SET PROBLEM
Reproduce every item below word for word, leaving out the pictures.

THE DATA
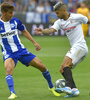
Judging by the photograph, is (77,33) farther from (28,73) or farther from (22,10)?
(22,10)

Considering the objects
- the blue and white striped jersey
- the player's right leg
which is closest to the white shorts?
the blue and white striped jersey

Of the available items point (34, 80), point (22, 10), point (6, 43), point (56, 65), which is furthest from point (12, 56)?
point (22, 10)

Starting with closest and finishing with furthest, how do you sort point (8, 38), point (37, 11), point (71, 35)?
point (8, 38), point (71, 35), point (37, 11)

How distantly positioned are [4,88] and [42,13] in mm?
20127

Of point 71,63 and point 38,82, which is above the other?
point 71,63

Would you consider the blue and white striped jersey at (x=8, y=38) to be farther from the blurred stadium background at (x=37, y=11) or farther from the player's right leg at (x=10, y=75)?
the blurred stadium background at (x=37, y=11)

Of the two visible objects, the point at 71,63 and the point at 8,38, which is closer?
the point at 8,38

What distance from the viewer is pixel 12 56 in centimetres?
827

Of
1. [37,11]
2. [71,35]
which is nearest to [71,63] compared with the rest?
[71,35]

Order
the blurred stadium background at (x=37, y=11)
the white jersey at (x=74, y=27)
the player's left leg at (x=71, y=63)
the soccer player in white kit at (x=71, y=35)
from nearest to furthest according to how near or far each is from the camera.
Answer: the player's left leg at (x=71, y=63)
the soccer player in white kit at (x=71, y=35)
the white jersey at (x=74, y=27)
the blurred stadium background at (x=37, y=11)

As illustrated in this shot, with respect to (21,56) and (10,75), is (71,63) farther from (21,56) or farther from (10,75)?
(10,75)

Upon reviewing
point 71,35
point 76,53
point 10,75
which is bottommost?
point 10,75

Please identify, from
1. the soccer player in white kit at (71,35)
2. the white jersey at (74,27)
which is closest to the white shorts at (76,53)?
the soccer player in white kit at (71,35)

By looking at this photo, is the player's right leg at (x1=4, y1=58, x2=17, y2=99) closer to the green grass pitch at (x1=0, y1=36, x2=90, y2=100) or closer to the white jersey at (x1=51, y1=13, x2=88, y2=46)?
the green grass pitch at (x1=0, y1=36, x2=90, y2=100)
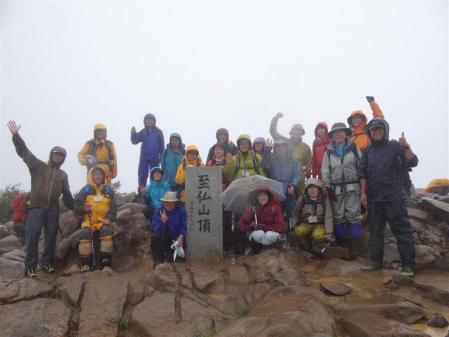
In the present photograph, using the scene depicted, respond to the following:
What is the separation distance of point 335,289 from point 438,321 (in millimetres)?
1583

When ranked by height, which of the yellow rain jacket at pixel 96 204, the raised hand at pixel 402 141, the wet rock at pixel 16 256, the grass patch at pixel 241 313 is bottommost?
the grass patch at pixel 241 313

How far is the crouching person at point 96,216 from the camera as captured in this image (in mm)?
7410

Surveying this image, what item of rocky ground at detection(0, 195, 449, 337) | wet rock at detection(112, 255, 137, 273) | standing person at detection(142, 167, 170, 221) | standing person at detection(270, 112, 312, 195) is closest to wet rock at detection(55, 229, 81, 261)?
rocky ground at detection(0, 195, 449, 337)

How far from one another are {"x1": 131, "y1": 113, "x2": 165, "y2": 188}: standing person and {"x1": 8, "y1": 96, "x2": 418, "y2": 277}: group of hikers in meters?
0.79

CORRECT OUTPUT
Judging by the photograph, is (77,33) farther from (28,73) or farther from (22,10)?
(22,10)

Considering the objects
- the blue and white striped jersey
- the player's right leg
which is closest to the white shorts?
the blue and white striped jersey

Of the available items point (34, 80), point (22, 10), point (6, 43), point (56, 65), which is furthest from point (12, 56)?
point (22, 10)

Starting with closest and finishing with furthest, how do you sort point (8, 38), point (37, 11), point (71, 35)?
point (8, 38), point (71, 35), point (37, 11)

How distantly positioned are [4,88] and [42,13] in mm?
20127

Of point 71,63 and point 38,82, which is above the other?
point 71,63

Would you consider the blue and white striped jersey at (x=8, y=38) to be farther from the blurred stadium background at (x=37, y=11) or farther from the player's right leg at (x=10, y=75)?
the blurred stadium background at (x=37, y=11)

Of the two visible objects, the point at 71,63 and the point at 8,38, which is closer?
the point at 8,38

What distance from the viewer is pixel 12 56 in centimetres?
827

Of
1. [37,11]
2. [71,35]
which is nearest to [71,63] compared with the rest?
[71,35]

Order
the blurred stadium background at (x=37, y=11)
the white jersey at (x=74, y=27)
the player's left leg at (x=71, y=63)
the soccer player in white kit at (x=71, y=35)
from nearest to furthest according to how near or far each is from the camera.
Answer: the player's left leg at (x=71, y=63)
the soccer player in white kit at (x=71, y=35)
the white jersey at (x=74, y=27)
the blurred stadium background at (x=37, y=11)

As illustrated in this shot, with respect to (21,56) and (10,75), is (71,63) farther from (21,56) or farther from (10,75)?
(10,75)

Upon reviewing
point 71,35
point 76,53
point 10,75
which is bottommost?
point 10,75

Please identify, from
1. the soccer player in white kit at (71,35)
2. the white jersey at (74,27)
which is closest to the white shorts at (76,53)?
the soccer player in white kit at (71,35)

By looking at this photo, is the player's right leg at (x1=4, y1=58, x2=17, y2=99) closer to the green grass pitch at (x1=0, y1=36, x2=90, y2=100) or closer to the white jersey at (x1=51, y1=13, x2=88, y2=46)?
the green grass pitch at (x1=0, y1=36, x2=90, y2=100)
In the present photograph, using the scene depicted, respond to the following:
What is the separation distance of point 335,289 from point 438,321 (in millimetres)?
1583

When ranked by height, which of the yellow rain jacket at pixel 96 204, the raised hand at pixel 402 141, the wet rock at pixel 16 256, the grass patch at pixel 241 313 is bottommost?
the grass patch at pixel 241 313

How far is the crouching person at point 96,216 from the camera as captured in this image (in mm)?
7410

Surveying this image, what item of rocky ground at detection(0, 195, 449, 337) | wet rock at detection(112, 255, 137, 273) | standing person at detection(142, 167, 170, 221) | standing person at detection(270, 112, 312, 195) is closest to wet rock at detection(55, 229, 81, 261)?
rocky ground at detection(0, 195, 449, 337)

How far from one another are {"x1": 131, "y1": 113, "x2": 165, "y2": 188}: standing person and {"x1": 8, "y1": 96, "x2": 418, "y2": 277}: group of hikers in meters?
0.79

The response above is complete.